§ **Source text**
========================
The Survivors Network of those Abused by Priests
SNAP Press Statement
For immediate release: Friday, December 18, 2009
CT predator priest dies; bishop is silent; SNAP responds
Statement by Barbara Blaine of Chicago, national president of SNAP, the Survivors Network of those Abused by Priests (312-399-4747)
We hope the news of Fr. Pcolka's demise will bring some measure of comfort to the dozens of once trusting children who he molested and who continue to suffer today as adults from the devastation caused by child sex crimes. Some will understandably find it reassuring to know that he can't hurt any other children now.
Over the past few days, Bishop Lori has rightly been criticized for withholding information about two accused predator priests, information that could protect children. Now, Lori will rightly be criticized for withholding information about a known deceased predator priest, information that could have helped heal wounded adults. But Lori did again what he's done so many times so well - he stayed silent when he could have helped others.
Some current and former church staff and members know who in the diocesan hierarchy helped Pcolka's cover up his crimes for decades. Even though the predator is gone, many of his enablers are still here. So let's hope anyone with information about those who helped hide Pcolka's abuse will find the courage and decency to share what they know with police and the public, so that the wounded can heal and the truth can be exposed.
========================
§ **Supplied information**
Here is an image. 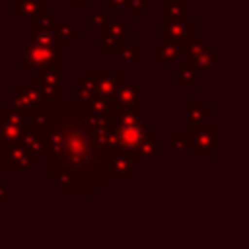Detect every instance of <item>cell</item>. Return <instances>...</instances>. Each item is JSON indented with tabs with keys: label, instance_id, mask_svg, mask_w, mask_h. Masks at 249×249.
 Returning a JSON list of instances; mask_svg holds the SVG:
<instances>
[{
	"label": "cell",
	"instance_id": "1",
	"mask_svg": "<svg viewBox=\"0 0 249 249\" xmlns=\"http://www.w3.org/2000/svg\"><path fill=\"white\" fill-rule=\"evenodd\" d=\"M27 130L41 136L47 158H54L74 171L80 196H95L107 185L109 152L95 144L86 105L74 97L43 103L27 111Z\"/></svg>",
	"mask_w": 249,
	"mask_h": 249
},
{
	"label": "cell",
	"instance_id": "2",
	"mask_svg": "<svg viewBox=\"0 0 249 249\" xmlns=\"http://www.w3.org/2000/svg\"><path fill=\"white\" fill-rule=\"evenodd\" d=\"M19 54V64L18 72L25 74L29 70H39V68H54V70H64V54H62V45H19L18 49Z\"/></svg>",
	"mask_w": 249,
	"mask_h": 249
},
{
	"label": "cell",
	"instance_id": "3",
	"mask_svg": "<svg viewBox=\"0 0 249 249\" xmlns=\"http://www.w3.org/2000/svg\"><path fill=\"white\" fill-rule=\"evenodd\" d=\"M117 148L134 154V150L142 144V140L148 134V126L144 123L142 111H119L113 121Z\"/></svg>",
	"mask_w": 249,
	"mask_h": 249
},
{
	"label": "cell",
	"instance_id": "4",
	"mask_svg": "<svg viewBox=\"0 0 249 249\" xmlns=\"http://www.w3.org/2000/svg\"><path fill=\"white\" fill-rule=\"evenodd\" d=\"M27 130V113L6 105L0 109V144L2 142H16Z\"/></svg>",
	"mask_w": 249,
	"mask_h": 249
},
{
	"label": "cell",
	"instance_id": "5",
	"mask_svg": "<svg viewBox=\"0 0 249 249\" xmlns=\"http://www.w3.org/2000/svg\"><path fill=\"white\" fill-rule=\"evenodd\" d=\"M0 167L2 169H25L33 171L37 167V160L21 146L19 140L16 142H2L0 144Z\"/></svg>",
	"mask_w": 249,
	"mask_h": 249
},
{
	"label": "cell",
	"instance_id": "6",
	"mask_svg": "<svg viewBox=\"0 0 249 249\" xmlns=\"http://www.w3.org/2000/svg\"><path fill=\"white\" fill-rule=\"evenodd\" d=\"M113 101L119 111H142L144 107V84L142 80H123L117 86Z\"/></svg>",
	"mask_w": 249,
	"mask_h": 249
},
{
	"label": "cell",
	"instance_id": "7",
	"mask_svg": "<svg viewBox=\"0 0 249 249\" xmlns=\"http://www.w3.org/2000/svg\"><path fill=\"white\" fill-rule=\"evenodd\" d=\"M35 74H37L35 84L39 88L43 103H54V101L64 97V91H62V82H64L62 70L39 68V70H35Z\"/></svg>",
	"mask_w": 249,
	"mask_h": 249
},
{
	"label": "cell",
	"instance_id": "8",
	"mask_svg": "<svg viewBox=\"0 0 249 249\" xmlns=\"http://www.w3.org/2000/svg\"><path fill=\"white\" fill-rule=\"evenodd\" d=\"M187 132L193 136L195 148H204L212 152L224 150V130L222 124H196L193 128H187Z\"/></svg>",
	"mask_w": 249,
	"mask_h": 249
},
{
	"label": "cell",
	"instance_id": "9",
	"mask_svg": "<svg viewBox=\"0 0 249 249\" xmlns=\"http://www.w3.org/2000/svg\"><path fill=\"white\" fill-rule=\"evenodd\" d=\"M10 105L12 107H18L21 111H31L39 105H43V97L39 93V88L35 84V80H21L18 84L16 89L10 91V97H8Z\"/></svg>",
	"mask_w": 249,
	"mask_h": 249
},
{
	"label": "cell",
	"instance_id": "10",
	"mask_svg": "<svg viewBox=\"0 0 249 249\" xmlns=\"http://www.w3.org/2000/svg\"><path fill=\"white\" fill-rule=\"evenodd\" d=\"M134 156L124 150H111L107 161V179H130L134 177Z\"/></svg>",
	"mask_w": 249,
	"mask_h": 249
},
{
	"label": "cell",
	"instance_id": "11",
	"mask_svg": "<svg viewBox=\"0 0 249 249\" xmlns=\"http://www.w3.org/2000/svg\"><path fill=\"white\" fill-rule=\"evenodd\" d=\"M196 33V19L195 18H179L171 21L160 23V41H171L179 43L181 39Z\"/></svg>",
	"mask_w": 249,
	"mask_h": 249
},
{
	"label": "cell",
	"instance_id": "12",
	"mask_svg": "<svg viewBox=\"0 0 249 249\" xmlns=\"http://www.w3.org/2000/svg\"><path fill=\"white\" fill-rule=\"evenodd\" d=\"M97 29H99V31H97V33H99V39L111 41V43H115L117 47H119L121 43H124L128 37L134 35V29L128 27V25H124V21L119 19V18H111V19L107 18L105 23L99 25Z\"/></svg>",
	"mask_w": 249,
	"mask_h": 249
},
{
	"label": "cell",
	"instance_id": "13",
	"mask_svg": "<svg viewBox=\"0 0 249 249\" xmlns=\"http://www.w3.org/2000/svg\"><path fill=\"white\" fill-rule=\"evenodd\" d=\"M72 88V93H74V99L82 105H86L93 95H97V88H95V72H89V70H82L78 80H74L70 84Z\"/></svg>",
	"mask_w": 249,
	"mask_h": 249
},
{
	"label": "cell",
	"instance_id": "14",
	"mask_svg": "<svg viewBox=\"0 0 249 249\" xmlns=\"http://www.w3.org/2000/svg\"><path fill=\"white\" fill-rule=\"evenodd\" d=\"M181 56H183V49L179 43L160 41L154 47H150V60L154 64H171L177 62Z\"/></svg>",
	"mask_w": 249,
	"mask_h": 249
},
{
	"label": "cell",
	"instance_id": "15",
	"mask_svg": "<svg viewBox=\"0 0 249 249\" xmlns=\"http://www.w3.org/2000/svg\"><path fill=\"white\" fill-rule=\"evenodd\" d=\"M160 142H161V134L160 132H150L146 134V138L142 140V144L134 150V160L136 161H160L161 160V152H160Z\"/></svg>",
	"mask_w": 249,
	"mask_h": 249
},
{
	"label": "cell",
	"instance_id": "16",
	"mask_svg": "<svg viewBox=\"0 0 249 249\" xmlns=\"http://www.w3.org/2000/svg\"><path fill=\"white\" fill-rule=\"evenodd\" d=\"M214 115V107H208L202 97H189L187 99V128L202 124L206 119Z\"/></svg>",
	"mask_w": 249,
	"mask_h": 249
},
{
	"label": "cell",
	"instance_id": "17",
	"mask_svg": "<svg viewBox=\"0 0 249 249\" xmlns=\"http://www.w3.org/2000/svg\"><path fill=\"white\" fill-rule=\"evenodd\" d=\"M222 60H224V56H222L220 53H216L212 45H208V43H206L204 51H202V53H198L196 56L189 58L187 62H189L196 72H212V70H214Z\"/></svg>",
	"mask_w": 249,
	"mask_h": 249
},
{
	"label": "cell",
	"instance_id": "18",
	"mask_svg": "<svg viewBox=\"0 0 249 249\" xmlns=\"http://www.w3.org/2000/svg\"><path fill=\"white\" fill-rule=\"evenodd\" d=\"M126 78L124 72H107V70H101V72H95V88H97V93L99 95H105V97H113L115 91H117V86L119 82H123Z\"/></svg>",
	"mask_w": 249,
	"mask_h": 249
},
{
	"label": "cell",
	"instance_id": "19",
	"mask_svg": "<svg viewBox=\"0 0 249 249\" xmlns=\"http://www.w3.org/2000/svg\"><path fill=\"white\" fill-rule=\"evenodd\" d=\"M53 29H54V33H56V41H58V45H62V47L72 45V41H74L76 37L82 35V29L76 27V25L72 23L70 18H54V21H53Z\"/></svg>",
	"mask_w": 249,
	"mask_h": 249
},
{
	"label": "cell",
	"instance_id": "20",
	"mask_svg": "<svg viewBox=\"0 0 249 249\" xmlns=\"http://www.w3.org/2000/svg\"><path fill=\"white\" fill-rule=\"evenodd\" d=\"M47 4L45 0H12L10 2V18L12 19H29Z\"/></svg>",
	"mask_w": 249,
	"mask_h": 249
},
{
	"label": "cell",
	"instance_id": "21",
	"mask_svg": "<svg viewBox=\"0 0 249 249\" xmlns=\"http://www.w3.org/2000/svg\"><path fill=\"white\" fill-rule=\"evenodd\" d=\"M189 12L187 0H161L160 2V23L185 18Z\"/></svg>",
	"mask_w": 249,
	"mask_h": 249
},
{
	"label": "cell",
	"instance_id": "22",
	"mask_svg": "<svg viewBox=\"0 0 249 249\" xmlns=\"http://www.w3.org/2000/svg\"><path fill=\"white\" fill-rule=\"evenodd\" d=\"M19 142H21V146H23L37 161H43V160L47 158V146H45V142L41 140V136H39L37 132L25 130L23 136L19 138Z\"/></svg>",
	"mask_w": 249,
	"mask_h": 249
},
{
	"label": "cell",
	"instance_id": "23",
	"mask_svg": "<svg viewBox=\"0 0 249 249\" xmlns=\"http://www.w3.org/2000/svg\"><path fill=\"white\" fill-rule=\"evenodd\" d=\"M196 70L189 62L177 60V88L181 91H195L196 88Z\"/></svg>",
	"mask_w": 249,
	"mask_h": 249
},
{
	"label": "cell",
	"instance_id": "24",
	"mask_svg": "<svg viewBox=\"0 0 249 249\" xmlns=\"http://www.w3.org/2000/svg\"><path fill=\"white\" fill-rule=\"evenodd\" d=\"M117 58L121 64H140L142 58H144V49L142 45H126V43H121L117 47Z\"/></svg>",
	"mask_w": 249,
	"mask_h": 249
},
{
	"label": "cell",
	"instance_id": "25",
	"mask_svg": "<svg viewBox=\"0 0 249 249\" xmlns=\"http://www.w3.org/2000/svg\"><path fill=\"white\" fill-rule=\"evenodd\" d=\"M27 43H31V45H58L53 25L27 29Z\"/></svg>",
	"mask_w": 249,
	"mask_h": 249
},
{
	"label": "cell",
	"instance_id": "26",
	"mask_svg": "<svg viewBox=\"0 0 249 249\" xmlns=\"http://www.w3.org/2000/svg\"><path fill=\"white\" fill-rule=\"evenodd\" d=\"M167 142L173 152H193L195 150L193 136L189 132H169Z\"/></svg>",
	"mask_w": 249,
	"mask_h": 249
},
{
	"label": "cell",
	"instance_id": "27",
	"mask_svg": "<svg viewBox=\"0 0 249 249\" xmlns=\"http://www.w3.org/2000/svg\"><path fill=\"white\" fill-rule=\"evenodd\" d=\"M54 18H56L54 10H51V8H47V6H45L43 10H39L35 16H31V18L27 19V29H35V27H49V25H53Z\"/></svg>",
	"mask_w": 249,
	"mask_h": 249
},
{
	"label": "cell",
	"instance_id": "28",
	"mask_svg": "<svg viewBox=\"0 0 249 249\" xmlns=\"http://www.w3.org/2000/svg\"><path fill=\"white\" fill-rule=\"evenodd\" d=\"M124 10H128L134 19H142L144 14L152 10V0H126Z\"/></svg>",
	"mask_w": 249,
	"mask_h": 249
},
{
	"label": "cell",
	"instance_id": "29",
	"mask_svg": "<svg viewBox=\"0 0 249 249\" xmlns=\"http://www.w3.org/2000/svg\"><path fill=\"white\" fill-rule=\"evenodd\" d=\"M117 53V45L105 39H99V47H97V54H115Z\"/></svg>",
	"mask_w": 249,
	"mask_h": 249
},
{
	"label": "cell",
	"instance_id": "30",
	"mask_svg": "<svg viewBox=\"0 0 249 249\" xmlns=\"http://www.w3.org/2000/svg\"><path fill=\"white\" fill-rule=\"evenodd\" d=\"M70 2V8L74 12H88L91 2H97V0H68Z\"/></svg>",
	"mask_w": 249,
	"mask_h": 249
},
{
	"label": "cell",
	"instance_id": "31",
	"mask_svg": "<svg viewBox=\"0 0 249 249\" xmlns=\"http://www.w3.org/2000/svg\"><path fill=\"white\" fill-rule=\"evenodd\" d=\"M193 154H195V158H196L198 161H202V160H204V161H212L216 152H212V150H204V148H195Z\"/></svg>",
	"mask_w": 249,
	"mask_h": 249
},
{
	"label": "cell",
	"instance_id": "32",
	"mask_svg": "<svg viewBox=\"0 0 249 249\" xmlns=\"http://www.w3.org/2000/svg\"><path fill=\"white\" fill-rule=\"evenodd\" d=\"M105 19H107V12H91L89 14V25H93V27L103 25Z\"/></svg>",
	"mask_w": 249,
	"mask_h": 249
},
{
	"label": "cell",
	"instance_id": "33",
	"mask_svg": "<svg viewBox=\"0 0 249 249\" xmlns=\"http://www.w3.org/2000/svg\"><path fill=\"white\" fill-rule=\"evenodd\" d=\"M107 12H123L126 6V0H105Z\"/></svg>",
	"mask_w": 249,
	"mask_h": 249
},
{
	"label": "cell",
	"instance_id": "34",
	"mask_svg": "<svg viewBox=\"0 0 249 249\" xmlns=\"http://www.w3.org/2000/svg\"><path fill=\"white\" fill-rule=\"evenodd\" d=\"M10 202H12L10 193H8V189L4 187V183H2V179H0V204H2V206H8Z\"/></svg>",
	"mask_w": 249,
	"mask_h": 249
},
{
	"label": "cell",
	"instance_id": "35",
	"mask_svg": "<svg viewBox=\"0 0 249 249\" xmlns=\"http://www.w3.org/2000/svg\"><path fill=\"white\" fill-rule=\"evenodd\" d=\"M54 2H58V4H60V2H68V0H54Z\"/></svg>",
	"mask_w": 249,
	"mask_h": 249
},
{
	"label": "cell",
	"instance_id": "36",
	"mask_svg": "<svg viewBox=\"0 0 249 249\" xmlns=\"http://www.w3.org/2000/svg\"><path fill=\"white\" fill-rule=\"evenodd\" d=\"M97 2H105V0H97Z\"/></svg>",
	"mask_w": 249,
	"mask_h": 249
}]
</instances>
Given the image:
========================
§ **Complete the following**
1. From the SNAP press statement above, quote the passage between "Some current and" and "can be exposed.", inclusive.
2. Answer these questions using the SNAP press statement above:
(a) On what date was the statement released?
(b) What position does Barbara Blaine hold?
(c) Which bishop does the statement say has been criticized for withholding information?
3. Decide whether each statement below agrees with the SNAP press statement above. Answer yes or no, and quote the words from the statement that settle each one.
(a) The statement was released on a Friday.
(b) The statement says that Pcolka's enablers are gone as well.
(c) Barbara Blaine is from Chicago.

§ **Set of answers**
1.
Some current and former church staff and members know who in the diocesan hierarchy helped Pcolka's cover up his crimes for decades. Even though the predator is gone, many of his enablers are still here. So let's hope anyone with information about those who helped hide Pcolka's abuse will find the courage and decency to share what they know with police and the public, so that the wounded can heal and the truth can be exposed.

2.
(a) Friday, December 18, 2009
(b) National president of SNAP, the Survivors Network of those Abused by Priests
(c) Bishop Lori

3.
(a) Yes: "For immediate release: Friday, December 18, 2009"
(b) No: "Even though the predator is gone, many of his enablers are still here."
(c) Yes: "Statement by Barbara Blaine of Chicago"